**Selected extract**
----------
John, your thoughts?

JU
To refer to some of the comments from Jeff and Marco, a common failure mode is due to thermal cycling. If you don't have the proper materials, with thermal cycling happening because of the various environments, whether you're far up north or near the equator. It could be any transformer during transport in use. It could be cycling from minus 40 degrees Celsius to 120 degrees Celsius several times. If the bushing cannot stand that amount of cycling it has to do with coefficient of thermal expansion, coefficient of thermal conductivity, then you can have cracking.

We have also found microcracks during installation. And in some cases, the installers aren't following proper protocol, putting, in some cases, induced stresses on the bushings.

You don't necessarily see those microcracks until they are installed and in use. Suddenly, you have electrical failures, unfortunately. One other problem we've seen in the field at times is that there could be leakage going between the interface of the conductor and the epoxy itself. Where you have leakage there could be aggressive contamination going back into the transformer, so the transformer becomes compromised.

AR
Let’s back to the collaboration part that we talked about earlier, and while this question is for all three of you, it is particularly for John and Jeff, as suppliers to the transformer market. What would you tell a young transformer design engineer some of the most critical things for them to consider when specifying bushings for transformers are? Let's start with you on that one, Jeff.
----------
**Requirements**
1/ Translate this sentence from the discussion of transformer bushings into Spanish: "We have also found microcracks during installation."
2/ Quote the discussion of transformer bushings, everything from "We have also" down to "on the bushings.".
The material that comes after this text isn't needed.

**Spatial questions linked to pictures**
----------
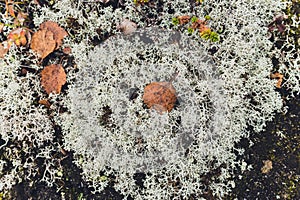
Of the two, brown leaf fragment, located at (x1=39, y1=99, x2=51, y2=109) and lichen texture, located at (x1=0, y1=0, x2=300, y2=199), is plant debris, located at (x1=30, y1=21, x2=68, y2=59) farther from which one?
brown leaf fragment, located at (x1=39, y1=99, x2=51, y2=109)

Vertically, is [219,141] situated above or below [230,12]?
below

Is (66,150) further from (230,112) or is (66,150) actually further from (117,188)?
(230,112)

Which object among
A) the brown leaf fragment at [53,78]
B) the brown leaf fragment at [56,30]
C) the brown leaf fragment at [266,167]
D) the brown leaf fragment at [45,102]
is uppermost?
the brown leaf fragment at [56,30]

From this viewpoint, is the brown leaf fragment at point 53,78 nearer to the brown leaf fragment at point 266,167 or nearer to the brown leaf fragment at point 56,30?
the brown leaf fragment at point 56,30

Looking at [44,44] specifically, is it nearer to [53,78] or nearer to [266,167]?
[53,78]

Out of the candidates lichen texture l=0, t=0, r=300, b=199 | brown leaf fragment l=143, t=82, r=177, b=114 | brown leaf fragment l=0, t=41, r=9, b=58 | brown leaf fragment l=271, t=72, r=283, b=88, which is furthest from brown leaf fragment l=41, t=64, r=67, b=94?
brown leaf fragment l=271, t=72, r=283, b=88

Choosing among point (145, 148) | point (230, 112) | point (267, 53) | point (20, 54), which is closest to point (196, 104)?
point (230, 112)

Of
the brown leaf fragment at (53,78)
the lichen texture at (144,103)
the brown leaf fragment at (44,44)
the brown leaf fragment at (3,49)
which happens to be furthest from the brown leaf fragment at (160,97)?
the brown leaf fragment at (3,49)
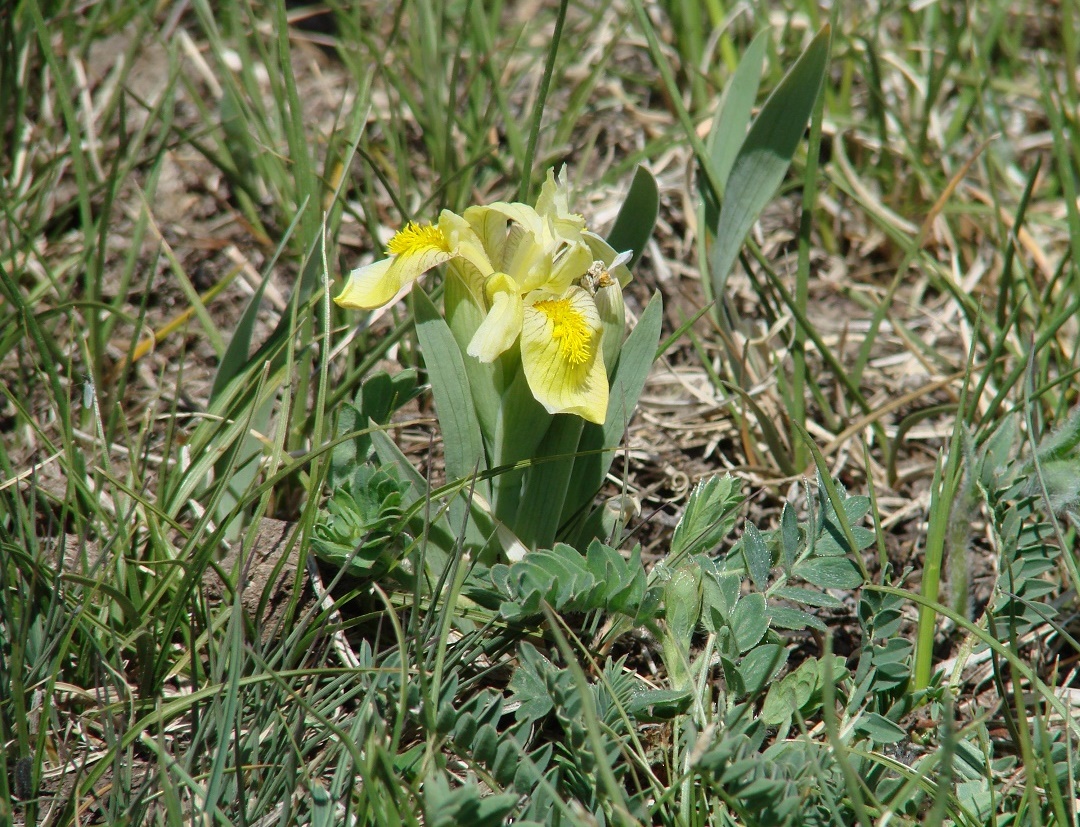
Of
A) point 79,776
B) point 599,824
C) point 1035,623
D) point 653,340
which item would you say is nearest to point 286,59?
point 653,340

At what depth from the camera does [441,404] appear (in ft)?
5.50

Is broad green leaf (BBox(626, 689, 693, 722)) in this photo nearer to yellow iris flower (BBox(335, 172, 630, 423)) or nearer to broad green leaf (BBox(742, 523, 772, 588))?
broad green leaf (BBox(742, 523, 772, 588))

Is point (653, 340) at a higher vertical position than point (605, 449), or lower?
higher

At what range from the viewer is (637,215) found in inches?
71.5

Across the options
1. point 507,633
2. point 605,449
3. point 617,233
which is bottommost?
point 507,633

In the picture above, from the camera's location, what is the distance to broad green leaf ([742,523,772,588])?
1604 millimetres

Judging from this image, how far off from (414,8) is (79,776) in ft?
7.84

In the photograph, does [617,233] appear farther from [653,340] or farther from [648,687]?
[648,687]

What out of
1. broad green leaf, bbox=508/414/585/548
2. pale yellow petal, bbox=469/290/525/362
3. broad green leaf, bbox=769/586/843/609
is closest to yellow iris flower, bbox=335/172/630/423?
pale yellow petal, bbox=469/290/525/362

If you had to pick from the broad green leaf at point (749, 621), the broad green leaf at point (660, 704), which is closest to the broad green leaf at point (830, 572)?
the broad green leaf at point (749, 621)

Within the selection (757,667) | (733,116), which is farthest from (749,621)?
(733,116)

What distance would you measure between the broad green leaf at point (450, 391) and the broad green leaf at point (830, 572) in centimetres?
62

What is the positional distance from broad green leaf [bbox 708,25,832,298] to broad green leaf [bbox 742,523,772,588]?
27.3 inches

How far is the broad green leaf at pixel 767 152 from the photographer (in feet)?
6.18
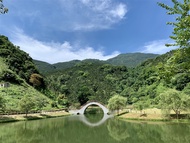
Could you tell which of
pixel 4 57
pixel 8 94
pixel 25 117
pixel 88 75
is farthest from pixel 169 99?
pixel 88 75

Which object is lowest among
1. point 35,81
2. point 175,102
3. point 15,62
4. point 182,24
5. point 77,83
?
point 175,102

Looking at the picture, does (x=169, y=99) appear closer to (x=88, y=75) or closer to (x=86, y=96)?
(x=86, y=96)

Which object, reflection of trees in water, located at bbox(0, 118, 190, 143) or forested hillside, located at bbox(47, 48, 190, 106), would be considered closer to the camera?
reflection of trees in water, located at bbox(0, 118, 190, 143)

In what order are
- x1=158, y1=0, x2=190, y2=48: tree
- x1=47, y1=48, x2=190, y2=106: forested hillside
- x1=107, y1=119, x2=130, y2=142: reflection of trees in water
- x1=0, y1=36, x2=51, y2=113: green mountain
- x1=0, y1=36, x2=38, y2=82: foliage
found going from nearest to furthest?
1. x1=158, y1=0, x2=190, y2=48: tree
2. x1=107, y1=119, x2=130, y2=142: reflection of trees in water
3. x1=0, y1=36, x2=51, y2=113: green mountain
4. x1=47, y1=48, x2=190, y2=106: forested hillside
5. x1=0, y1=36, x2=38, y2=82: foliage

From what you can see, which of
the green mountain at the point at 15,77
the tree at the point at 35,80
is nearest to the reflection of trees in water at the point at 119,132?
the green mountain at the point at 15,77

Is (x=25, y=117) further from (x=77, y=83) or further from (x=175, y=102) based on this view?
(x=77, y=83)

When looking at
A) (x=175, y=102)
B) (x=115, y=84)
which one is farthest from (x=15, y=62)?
----------
**Expected results**
1/ También hemos encontrado microfisuras durante la instalación.

2/
We have also found microcracks during installation. And in some cases, the installers aren't following proper protocol, putting, in some cases, induced stresses on the bushings.